5-121 秘密の場所で3
そこからラファエルたちは、この世界の生き物たちでどのような生物が精霊の力を扱えるのかを調査することにした。
そのことが、この世界を救うための力になるのではないかとラファエルは考えた。
その当時では、精霊の力を扱えるものが人間という種族にだけ限られていたが、この世界に存在する他の種族にもその力を扱えるものがいるかどうかを調べていくことにした。
しかし、広い世界の中で四人だけで調査していくには、思いの他手間がかかった。
ある一部の区域の生物を調べていても、この時代は生物たちの進化やその数が増えていく数が速度が加速度的に進んでいった
そのため、以前調べた場所の生態環境が刻一刻と変わっていき、調査した内容がすぐに古くなっていった。
そこで他の大精霊から、自分たちと同じように仲間を増やすことは出来ないかという案が出た。
ラファエルはその意見に賛成し、新しい協力者を生み出すことにした。
同じ人型ではなく、できれば他の形状をしたものにしたいと考えていた。
そこでラファエルは、頭の中にサヤの記憶の中にあったある生き物の存在を思い出した。
竜と呼ばれる、その世界では架空の生物を参考にした。
竜は四体、各属性ごとに創造することに成功し、その成果はラファエルたちが意図しないところで見られた。
亜人や人間の中で上下関係が生れはじめ、中でも精霊の力を授かった者が自らの欲望を叶えるために、同族や他種族を殺める者たちが出始めていた。
それらを抑制することに、竜の姿は効果があった。
今まで、この世界の中には見たことのない異形の存在に怯えることになり、その行動は抑制されることになった。
そうして、いつからか大精霊と大竜神はこの世界を統治するものとして認識され続けることになった。
「そうだった……んですね」
ハルナはガブリエルからの説明に対して、理解はしたつもりだったがいまひとつスッキリとしていなかった。

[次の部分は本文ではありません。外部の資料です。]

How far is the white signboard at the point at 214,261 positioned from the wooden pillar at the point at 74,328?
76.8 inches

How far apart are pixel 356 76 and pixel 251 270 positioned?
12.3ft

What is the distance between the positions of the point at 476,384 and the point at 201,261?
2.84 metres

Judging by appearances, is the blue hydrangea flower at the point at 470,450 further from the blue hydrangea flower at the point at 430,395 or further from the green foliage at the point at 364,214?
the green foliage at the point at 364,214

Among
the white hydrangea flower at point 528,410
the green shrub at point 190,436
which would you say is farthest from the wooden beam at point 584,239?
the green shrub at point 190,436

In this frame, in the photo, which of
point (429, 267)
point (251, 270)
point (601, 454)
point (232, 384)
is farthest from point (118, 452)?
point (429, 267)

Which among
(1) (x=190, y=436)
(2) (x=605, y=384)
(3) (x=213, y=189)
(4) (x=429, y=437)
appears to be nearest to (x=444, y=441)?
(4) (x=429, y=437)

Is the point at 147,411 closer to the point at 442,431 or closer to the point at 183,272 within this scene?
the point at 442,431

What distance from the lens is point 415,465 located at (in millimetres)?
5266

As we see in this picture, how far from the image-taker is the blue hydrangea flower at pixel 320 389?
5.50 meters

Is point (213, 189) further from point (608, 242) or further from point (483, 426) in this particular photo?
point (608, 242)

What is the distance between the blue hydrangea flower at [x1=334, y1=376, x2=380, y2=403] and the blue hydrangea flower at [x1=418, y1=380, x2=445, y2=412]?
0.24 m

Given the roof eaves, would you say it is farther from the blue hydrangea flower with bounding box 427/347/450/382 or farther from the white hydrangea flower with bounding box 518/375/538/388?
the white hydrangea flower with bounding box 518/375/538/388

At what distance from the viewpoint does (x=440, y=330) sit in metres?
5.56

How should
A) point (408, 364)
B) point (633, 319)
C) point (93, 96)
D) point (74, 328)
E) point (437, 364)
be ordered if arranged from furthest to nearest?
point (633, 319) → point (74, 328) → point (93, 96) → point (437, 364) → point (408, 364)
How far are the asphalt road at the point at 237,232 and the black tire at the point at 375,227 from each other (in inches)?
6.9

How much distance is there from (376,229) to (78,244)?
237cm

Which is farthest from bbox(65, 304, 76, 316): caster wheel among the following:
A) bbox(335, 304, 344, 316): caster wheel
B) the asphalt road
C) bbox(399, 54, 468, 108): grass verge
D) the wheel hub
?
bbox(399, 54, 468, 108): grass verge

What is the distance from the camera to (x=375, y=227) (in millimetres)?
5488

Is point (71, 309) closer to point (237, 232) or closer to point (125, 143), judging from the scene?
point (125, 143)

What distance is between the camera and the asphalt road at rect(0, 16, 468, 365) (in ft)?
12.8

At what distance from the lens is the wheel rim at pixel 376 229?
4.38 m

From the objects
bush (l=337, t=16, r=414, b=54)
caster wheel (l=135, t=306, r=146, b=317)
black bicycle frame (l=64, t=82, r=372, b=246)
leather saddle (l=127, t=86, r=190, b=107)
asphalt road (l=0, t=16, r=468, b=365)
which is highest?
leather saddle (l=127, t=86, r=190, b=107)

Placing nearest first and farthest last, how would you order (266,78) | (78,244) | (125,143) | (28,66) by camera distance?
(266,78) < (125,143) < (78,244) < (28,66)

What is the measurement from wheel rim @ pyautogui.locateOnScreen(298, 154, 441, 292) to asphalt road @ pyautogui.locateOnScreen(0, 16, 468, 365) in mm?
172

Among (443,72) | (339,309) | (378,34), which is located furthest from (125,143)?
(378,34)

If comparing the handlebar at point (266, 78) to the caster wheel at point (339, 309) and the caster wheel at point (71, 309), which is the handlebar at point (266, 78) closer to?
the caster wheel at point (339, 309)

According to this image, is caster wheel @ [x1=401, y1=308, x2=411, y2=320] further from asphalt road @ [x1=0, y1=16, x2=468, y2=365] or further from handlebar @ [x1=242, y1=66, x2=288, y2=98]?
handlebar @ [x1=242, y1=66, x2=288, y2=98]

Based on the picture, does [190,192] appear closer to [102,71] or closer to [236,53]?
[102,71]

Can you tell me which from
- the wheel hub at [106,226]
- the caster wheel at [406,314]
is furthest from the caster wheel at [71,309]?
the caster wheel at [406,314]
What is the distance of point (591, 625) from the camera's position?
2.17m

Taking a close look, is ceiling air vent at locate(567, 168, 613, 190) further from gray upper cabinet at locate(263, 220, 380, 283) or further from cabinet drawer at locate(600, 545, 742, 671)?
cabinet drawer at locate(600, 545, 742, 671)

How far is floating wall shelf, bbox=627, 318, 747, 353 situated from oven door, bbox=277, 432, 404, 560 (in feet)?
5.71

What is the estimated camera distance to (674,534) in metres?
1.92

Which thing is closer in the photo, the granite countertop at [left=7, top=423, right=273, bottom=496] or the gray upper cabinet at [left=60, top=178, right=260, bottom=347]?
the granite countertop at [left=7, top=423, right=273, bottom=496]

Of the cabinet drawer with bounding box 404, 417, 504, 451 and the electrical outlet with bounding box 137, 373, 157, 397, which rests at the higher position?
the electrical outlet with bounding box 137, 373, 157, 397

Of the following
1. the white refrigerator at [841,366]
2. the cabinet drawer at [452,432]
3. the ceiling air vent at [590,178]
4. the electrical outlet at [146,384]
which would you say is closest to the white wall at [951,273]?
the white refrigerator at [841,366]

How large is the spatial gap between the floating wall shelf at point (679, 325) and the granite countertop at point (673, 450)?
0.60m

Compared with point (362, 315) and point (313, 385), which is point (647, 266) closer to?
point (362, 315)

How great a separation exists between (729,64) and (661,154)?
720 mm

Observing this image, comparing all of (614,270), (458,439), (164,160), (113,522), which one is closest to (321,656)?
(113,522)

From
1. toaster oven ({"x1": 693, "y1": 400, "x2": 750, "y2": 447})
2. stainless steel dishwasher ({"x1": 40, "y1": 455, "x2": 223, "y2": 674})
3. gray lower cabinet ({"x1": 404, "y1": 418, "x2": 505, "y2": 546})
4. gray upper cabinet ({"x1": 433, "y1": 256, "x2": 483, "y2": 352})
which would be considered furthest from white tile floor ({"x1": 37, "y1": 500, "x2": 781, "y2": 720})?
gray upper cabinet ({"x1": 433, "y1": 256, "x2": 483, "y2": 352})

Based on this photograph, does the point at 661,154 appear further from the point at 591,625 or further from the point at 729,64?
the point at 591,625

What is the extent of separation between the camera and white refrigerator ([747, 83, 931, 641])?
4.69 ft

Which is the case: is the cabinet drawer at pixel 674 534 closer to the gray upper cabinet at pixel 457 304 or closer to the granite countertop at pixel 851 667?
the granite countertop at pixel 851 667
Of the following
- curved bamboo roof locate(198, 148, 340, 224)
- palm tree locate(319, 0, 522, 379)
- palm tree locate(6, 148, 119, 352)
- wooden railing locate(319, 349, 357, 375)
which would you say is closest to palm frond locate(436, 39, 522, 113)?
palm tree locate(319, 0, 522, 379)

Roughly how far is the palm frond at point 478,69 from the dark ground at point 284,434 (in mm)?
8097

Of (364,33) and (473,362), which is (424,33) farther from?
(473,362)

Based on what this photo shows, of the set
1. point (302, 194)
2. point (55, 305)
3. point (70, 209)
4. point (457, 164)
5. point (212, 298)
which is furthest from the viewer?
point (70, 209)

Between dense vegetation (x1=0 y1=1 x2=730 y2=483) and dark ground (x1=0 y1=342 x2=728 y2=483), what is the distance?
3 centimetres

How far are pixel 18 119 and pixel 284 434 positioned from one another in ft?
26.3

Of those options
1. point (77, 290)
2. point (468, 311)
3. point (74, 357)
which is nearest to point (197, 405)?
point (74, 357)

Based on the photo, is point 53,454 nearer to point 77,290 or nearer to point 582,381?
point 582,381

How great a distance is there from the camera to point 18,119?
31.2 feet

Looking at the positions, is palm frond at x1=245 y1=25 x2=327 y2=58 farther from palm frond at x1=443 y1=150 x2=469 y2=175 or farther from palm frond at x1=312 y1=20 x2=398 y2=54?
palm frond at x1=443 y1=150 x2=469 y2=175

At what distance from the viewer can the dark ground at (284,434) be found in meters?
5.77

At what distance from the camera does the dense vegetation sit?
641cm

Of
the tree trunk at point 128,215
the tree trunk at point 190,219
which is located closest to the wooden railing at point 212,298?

それは、なぜそんなことを自分に話しているのか……という思いから来ていた。
ハルナは確かに、この世界でエレーナやステイビルたちと同じ生活をしてきた。
だけどその心の奥には、いつも喉の奥に引っ掛かった魚の骨のような思いがあった。
『――私は、この世界の本当の人間ではない』
エレーナたちは優しいため、そんなことを思わなくてもいいと何度もハルナを説得してくれた。
他の世界から来たことは事実であり、それがなかったことになどできるはずもなかった。
この話はこの世界に生きる人たちが聞いてもいい話かどうかハルナにはわからなかった。
この世界を創ってきたと信じていた大きな存在たちが、いわば自分の都合でその存在を増やしていったことの事実を知ったとき、その信仰心などがどのような形で崩壊していくのか想像したくはなかった。